Often referred to as "The Prince of Preachers",[3] he educated himself, became a minister and founded one of the largest Methodist congregations serving the African-American community on the East Coast of the United States.
Early life and education
Although Tindley was a free man prior to the American Civil War, he had a deep and intimate understanding of the system of slavery in the United States because his father was an enslaved man and because he, himself, had grown up around other enslaved people. Tindley's status was based on antebellum slavery codes which determined that he was a free man because his mother was a free woman.[4]
After the Civil War, he moved to Philadelphia, where he found employment as a hod carrier (brick carrier). He and his wife Daisy attended the Bainbridge St. Methodist Episcopal Church. Charles later became the sexton, a job with no salary.[5]
Never able to attend school, Tindley learned to read by sitting by fire light and sounding out letters and eventually words from pieces of paper with writing that he found.
He mastered reading so well that later he enlisted the help of a Philadelphia synagogue on North Broad St. to learn Hebrew. He later learned Greek by taking a correspondence course through the Boston Theological School.[6]
Church
Without any degree, Tindley was qualified for ordination in the Methodist Episcopal Church by examination, with high ranking scores. He was ordained as a Deacon in the Delaware Conference in 1887 and as an elder in 1889. As was the practice of the ME church, Tindley was assigned by his bishop to serve as an itinerant pastor staying a relatively short time at each charge: 1885 to Cape May, New Jersey; 1887 to South Wilmington, Delaware; 1889 to Odessa, Delaware; 1891 to Pocomoke, Maryland; 1894 to Fairmount, Maryland; and 1897 to Wilmington, Delaware, at Ezion Methodist Church. In 1900 he became the Presiding Elder of the Wilmington District.[7]
Tindley then became the pastor of the same church at which he had been a janitor. Under his leadership, the church grew rapidly from the 130 members it had when he arrived. In 1906 the congregation moved from Bainbridge Street to Broad and Fitzwater Streets, and was renamed East Calvary Methodist Episcopal Church. The property was purchased from the Westminster Presbyterian church and seated 900, though it was soon filled to overflowing. The congregation over time grew to a multiracial congregation of 10,000.[8] After his death, the church was renamed "Tindley Temple". The Tindley Temple United Methodist Church was added to the National Register of Historic Places in 2011.[9]
Tindley was acquainted with politicians and business leaders in Philadelphia, including John Wanamaker. He worked with business leaders to assist his members in finding jobs. He also encouraged members to start their own businesses and purchase homes. The church formed the East Calvary Building and Loan Association to offer mortgages.[10] Tindley also solicited donations from businessmen of food for the congregation's ministry of feeding the needy.
Tindley objected to social events that he considered degrading, including the 1912 Cake Walk and Ball, and The Soap Box Minstrels show at the Academy of Music on Broad and Locust Streets. In 1915, Tindley and other leaders, including Rev. Wesley Graham, led protesters in a march to the Forrest Theater to protest against the showing of D. W. Griffith's film The Birth of a Nation. They were attacked by whites with clubs, sticks, and bottles. Graham was hospitalized; Tindley's injuries were treated at home.[11]

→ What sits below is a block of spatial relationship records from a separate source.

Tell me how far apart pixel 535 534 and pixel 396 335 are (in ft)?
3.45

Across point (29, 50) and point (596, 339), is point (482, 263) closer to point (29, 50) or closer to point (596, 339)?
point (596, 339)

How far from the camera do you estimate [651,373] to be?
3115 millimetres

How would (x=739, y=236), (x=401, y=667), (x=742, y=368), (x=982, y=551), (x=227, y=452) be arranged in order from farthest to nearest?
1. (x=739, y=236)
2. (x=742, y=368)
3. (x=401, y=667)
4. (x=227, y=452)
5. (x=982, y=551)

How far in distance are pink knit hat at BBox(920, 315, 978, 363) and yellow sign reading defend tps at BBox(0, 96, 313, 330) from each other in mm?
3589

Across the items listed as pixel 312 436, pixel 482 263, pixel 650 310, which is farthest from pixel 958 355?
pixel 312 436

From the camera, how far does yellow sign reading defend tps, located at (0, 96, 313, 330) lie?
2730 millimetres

Tindley published his songs beginning in 1901, and published several hymn collections, including Soul Echoes in 1905 (enlarged edition "No. 2", 1909) and a series beginning with New Songs Of Paradise! in 1916.[13] A posthumous New Songs of Paradise, No. 6 in 1941 was the first collection to bring together all 46 of Tindley's published hymns, though in some cases stanzas that had previously been published were left out. Beams of Heaven: Hymns of Charles Albert Tindley (1851-1933) (2006) restores the full original complement of verses.[14]